Cela se justifie par le temps de création que cela demande. Lorsque vous achetez un carré de tissu EtPuisColette, c'est avant tout le temps de travail que vous payez, le temps que l'on passe à chiner, à chercher des tissus, et le temps qu'on passe à assembler ces carrés : il y a un recto et un verso, il y a le triangle inversé, tous ces détails-là... Notre but n'est pas d'être accessibles à tout le monde, notre but est vraiment de faire un produit qui plaise et qui fasse plaisir. Nous encourageons vivement nos clients à utiliser tous les moyens en leur possession pour en fabriquer chez eux. Le carré de tissu EtPuisColette est vraiment un objet artisanal. Nous n'avons pas le choix, nous ne pourrions pas en vivre autrement. Nous n'en vivons d'ailleurs pas encore pour l'instant, mais nous savons que l'entreprise est économiquement viable et qu'il n'y a plus qu'à trouver des clients. Ce qui nous coûte le plus, c'est d'envoyer des colis à l'autre bout de la France. Cela est inclus dans le coût du carré, nous n'avons pas de frais de port. 

La livraison de vos colis par la Poste a cependant un certain impact environnemental...

Effectivement, c'est polluant, mais beaucoup moins qu'un emballage que l’on ne va utiliser qu’une seule une fois, qui aura nécessité beaucoup de ressources et d'énergie, de sa fabrication, à son transfert, et à sa fin de vie. Cet argument existe mais il est minime.
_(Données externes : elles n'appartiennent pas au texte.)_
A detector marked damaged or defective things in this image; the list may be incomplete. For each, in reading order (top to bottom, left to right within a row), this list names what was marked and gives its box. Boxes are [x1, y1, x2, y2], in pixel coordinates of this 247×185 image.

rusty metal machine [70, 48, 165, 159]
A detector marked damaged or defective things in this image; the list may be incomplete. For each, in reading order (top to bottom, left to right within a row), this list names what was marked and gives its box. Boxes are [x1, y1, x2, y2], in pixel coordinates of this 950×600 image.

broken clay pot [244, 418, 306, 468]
Connaissez-vous l'impact environnemental des papiers-cadeaux que l'on a l'habitude d'utiliser ? 

Je n'ai pas de chiffres exacts, mais ce que je sais, c'est que le papier cadeau est très rarement recyclable, à part le papier kraft. C'est une matière qui pollue beaucoup à la fabrication, mais également lorsque l'on s'en débarrasse, car il faut le brûler ou l'enterrer. Il faut ensuite le re-fabriquer chaque année. Et puis il ne faut pas oublier tout ce qui va avec : le scotch et les rubans sont encore moins recyclables. 
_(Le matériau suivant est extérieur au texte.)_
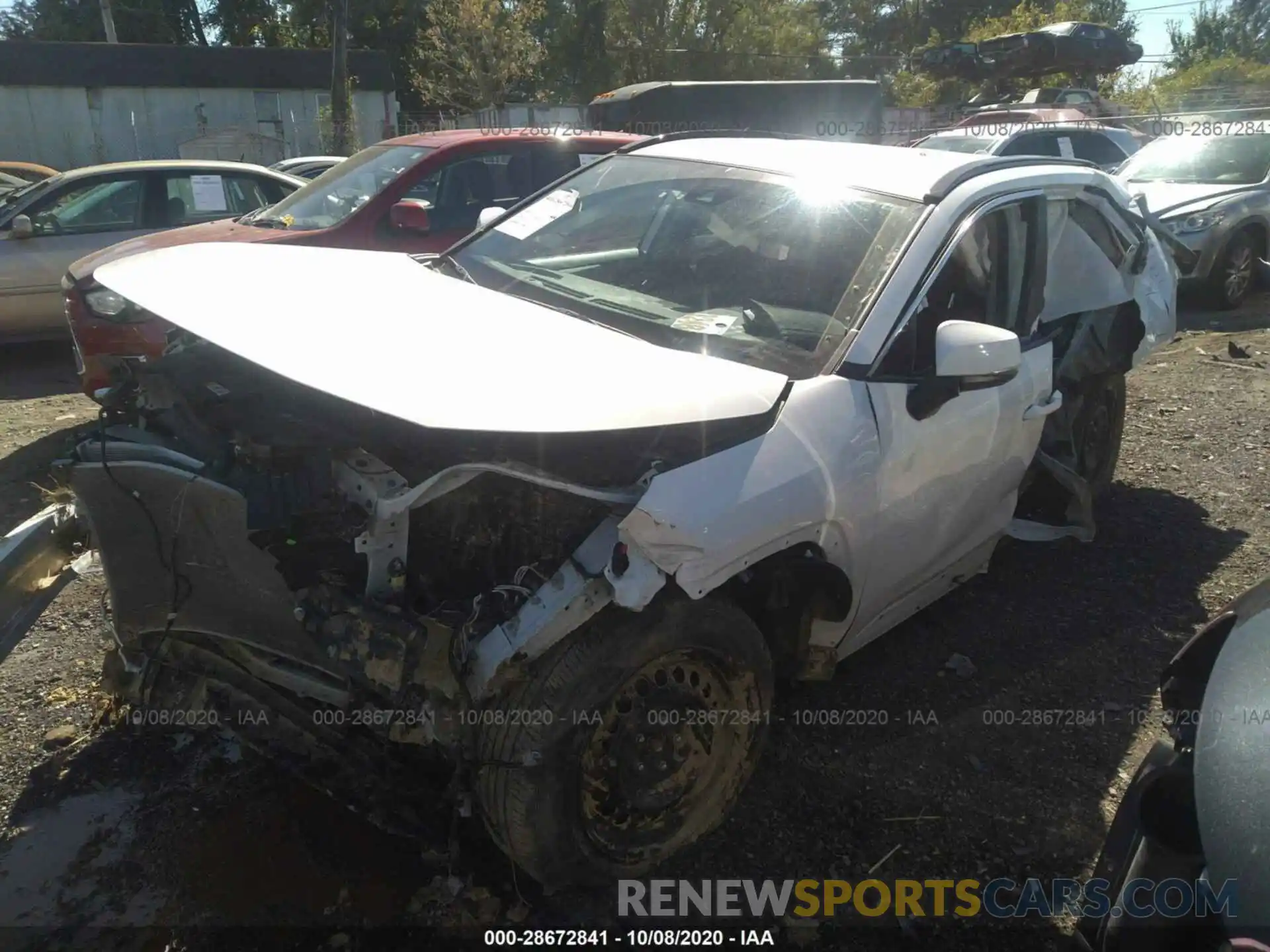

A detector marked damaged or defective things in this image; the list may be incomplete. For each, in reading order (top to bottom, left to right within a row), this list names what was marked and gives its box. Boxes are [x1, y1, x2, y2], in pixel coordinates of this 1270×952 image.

broken headlight [83, 286, 148, 325]
cracked windshield [250, 143, 439, 229]
cracked windshield [449, 155, 924, 378]
broken headlight [1163, 212, 1224, 237]
damaged white suv [5, 132, 1178, 889]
Y a-t-il beaucoup d'autres acteurs que vous sur ce marché ? 

Il y en a très peu : il y a des petits créateurs qui proposent cela parmi d'autres choses. Nous en avons trouvé deux qui arrivent à vivre de cette activité, mais pas exactement sur le même créneau que nous : les produits qu'ils proposent ne ressemblent pas du tout aux nôtres. Autrement, non, il n'y a pas vraiment d'autres acteurs. Et cela fait partie de nos objectifs : démocratiser cette pratique. Pas uniquement nos produits : nous voulons voir cette technique se répandre.